A Fortunate Storm
More than three hundred years before the birth of Christ, a merchant ship loaded with purple dye was making its way from Citium in Cyprus to Athens. As the ship approached Piraeus, it was caught in a storm, and shipwrecked. Not an unusual incident in those days. It would have been long forgotten but for the fact that there was, among the survivors, a young man, twenty-two years of age. His name was Zeno.
After surviving the shipwreck, Zeno arrived in Athens. He liked the city so much that he lived there for the next fifty years of his life. One day he wandered into a bookstore and started reading something written by the philosopher Socrates, who was long dead by then. Zeno was quite impressed by the writings of Socrates and asked the bookstore keeper whether there was anyone like Socrates among the living. The librarian looked up and saw Diogenes walking across the street. “You are in luck my friend,” the bookstore owner said to Zeno, pointing to Diogenes, “Follow that man!” Zeno did.
Diogenes was a Cynic. A Cynic at that time was not someone we would call a cynic these days.
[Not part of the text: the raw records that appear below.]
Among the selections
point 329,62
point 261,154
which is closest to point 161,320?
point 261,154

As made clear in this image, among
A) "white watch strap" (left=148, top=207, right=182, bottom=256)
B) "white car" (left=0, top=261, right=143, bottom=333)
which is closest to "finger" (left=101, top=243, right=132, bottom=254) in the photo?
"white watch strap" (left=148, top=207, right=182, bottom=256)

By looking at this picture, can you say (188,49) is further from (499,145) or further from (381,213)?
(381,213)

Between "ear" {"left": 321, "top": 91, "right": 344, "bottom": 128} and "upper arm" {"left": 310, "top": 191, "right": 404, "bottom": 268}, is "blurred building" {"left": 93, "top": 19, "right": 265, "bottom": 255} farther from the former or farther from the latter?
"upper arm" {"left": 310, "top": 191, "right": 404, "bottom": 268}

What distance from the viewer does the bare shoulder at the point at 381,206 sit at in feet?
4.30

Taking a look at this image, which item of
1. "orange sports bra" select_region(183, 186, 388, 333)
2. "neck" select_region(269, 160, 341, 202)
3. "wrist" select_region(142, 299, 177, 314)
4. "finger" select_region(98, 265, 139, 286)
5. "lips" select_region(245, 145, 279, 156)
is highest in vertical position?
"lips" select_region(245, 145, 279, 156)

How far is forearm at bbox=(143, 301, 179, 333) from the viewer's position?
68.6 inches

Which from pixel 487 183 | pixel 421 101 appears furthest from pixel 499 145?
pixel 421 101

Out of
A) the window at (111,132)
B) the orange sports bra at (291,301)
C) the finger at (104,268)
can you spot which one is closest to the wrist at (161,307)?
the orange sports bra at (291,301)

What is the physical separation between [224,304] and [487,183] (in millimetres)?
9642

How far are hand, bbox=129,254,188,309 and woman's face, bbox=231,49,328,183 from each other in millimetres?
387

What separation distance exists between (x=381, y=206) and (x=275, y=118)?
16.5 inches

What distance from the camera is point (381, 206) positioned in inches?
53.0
The Cynics then believed that the purpose of life was to live in agreement with nature. As rational beings, we could attain the good life by rigorous training and by adopting an ascetic way of life. This meant rejecting all desires for wealth, power, sex, and fame; leading a simple life free from all possessions.
Zeno quite liked the philosophy. He totally absorbed the teachings of Diogenes and practiced asceticism but also studied the Megarian and the Platonist schools of philosophy.
In the year 301 BC, when he was 33 years old, Zeno began teaching his own brand of philosophy in the collanade on the North side of the Agora of Athens known as the Stoa Poikile or painted porch. Because of this, his (and his followers’) teachings came to be known as Stoicism.
Like the Cynics, Zeno taught that we should be rational and follow nature. But he softened the ascetic part of Cynicism. Stoics argued, “Why be ascetic when there are things to be enjoyed? Like everyone else, let’s enjoy the nice things that come our way, but unlike everyone else, let’s be prepared to let go of nice things when they are taken from us.” Sort of having the best of both worlds.